> [About this exercise] Put the records from the line containing "Оригинальный WTR1625L для" through the line containing "auto track control", both included, into a numbered list. Skip blank lines and leave the pictures out.

### Task inputs

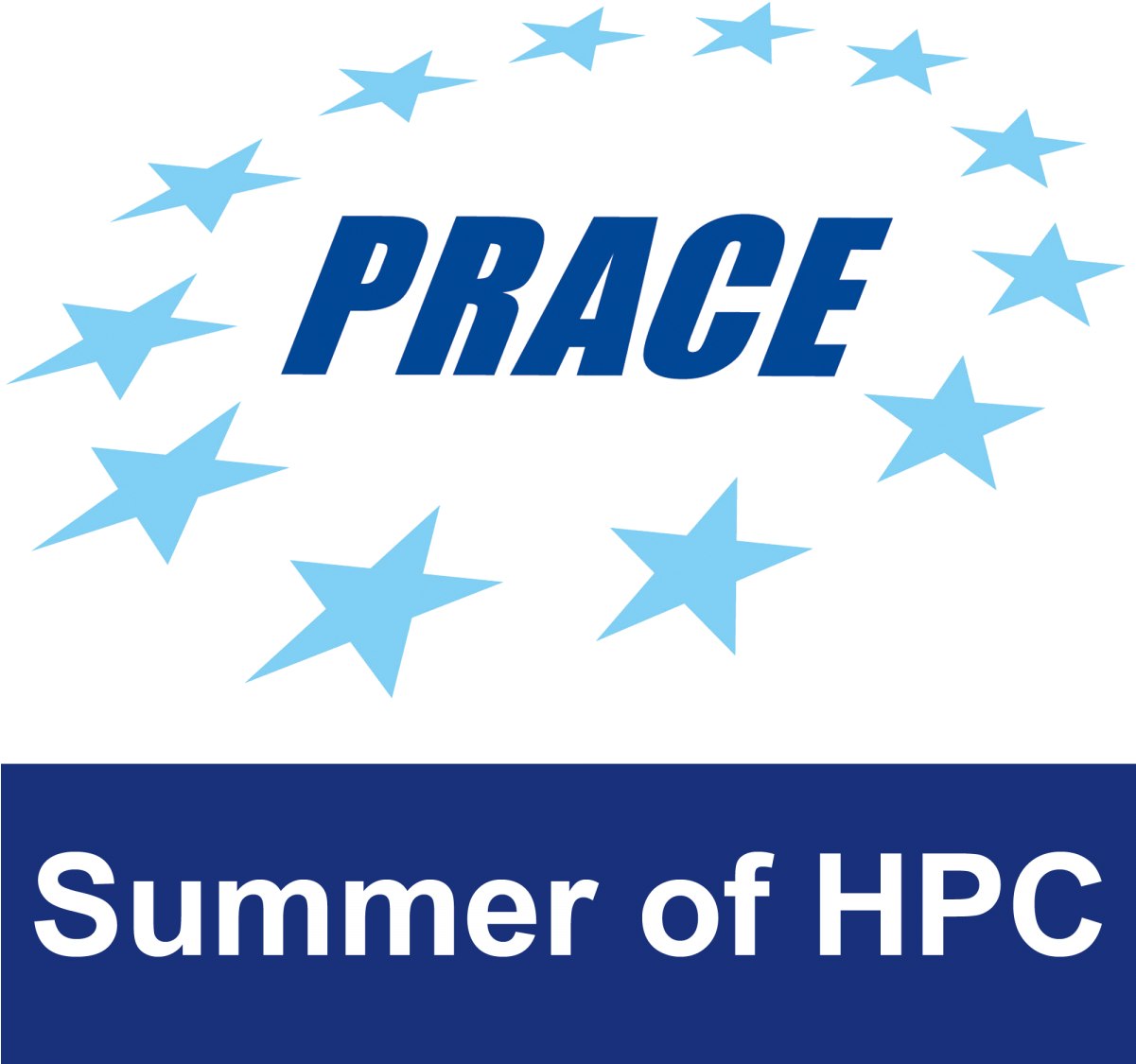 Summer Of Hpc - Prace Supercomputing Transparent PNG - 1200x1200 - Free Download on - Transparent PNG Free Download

######
### Task inputs

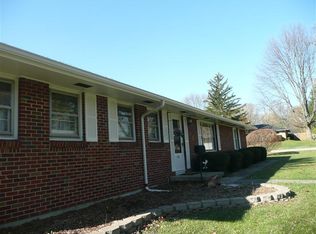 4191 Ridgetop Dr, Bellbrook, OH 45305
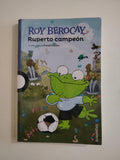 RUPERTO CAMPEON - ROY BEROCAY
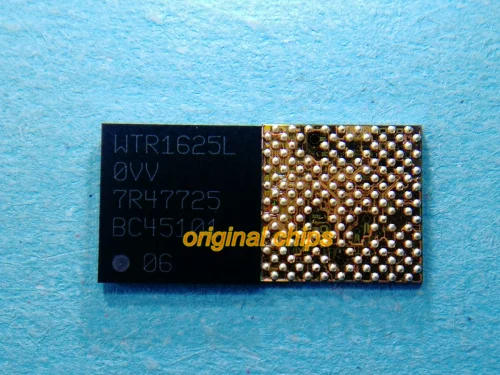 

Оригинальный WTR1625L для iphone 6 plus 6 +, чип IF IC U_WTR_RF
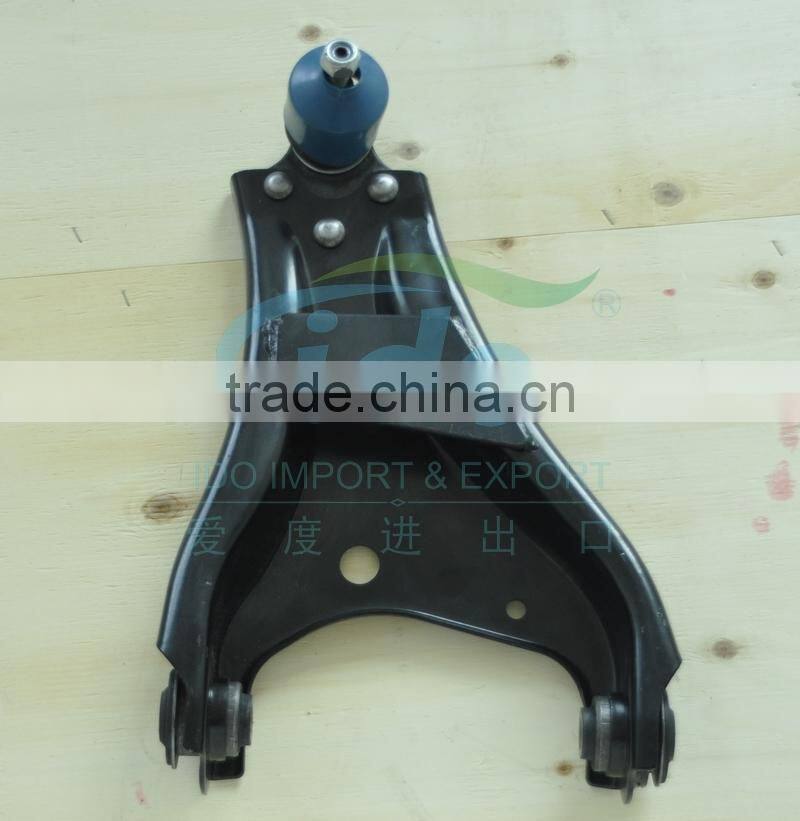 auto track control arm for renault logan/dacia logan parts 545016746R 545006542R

######

> [Result of this exercise]
1. Оригинальный WTR1625L для iphone 6 plus 6 +, чип IF IC U_WTR_RF
2.  auto track control arm for renault logan/dacia logan parts 545016746R 545006542R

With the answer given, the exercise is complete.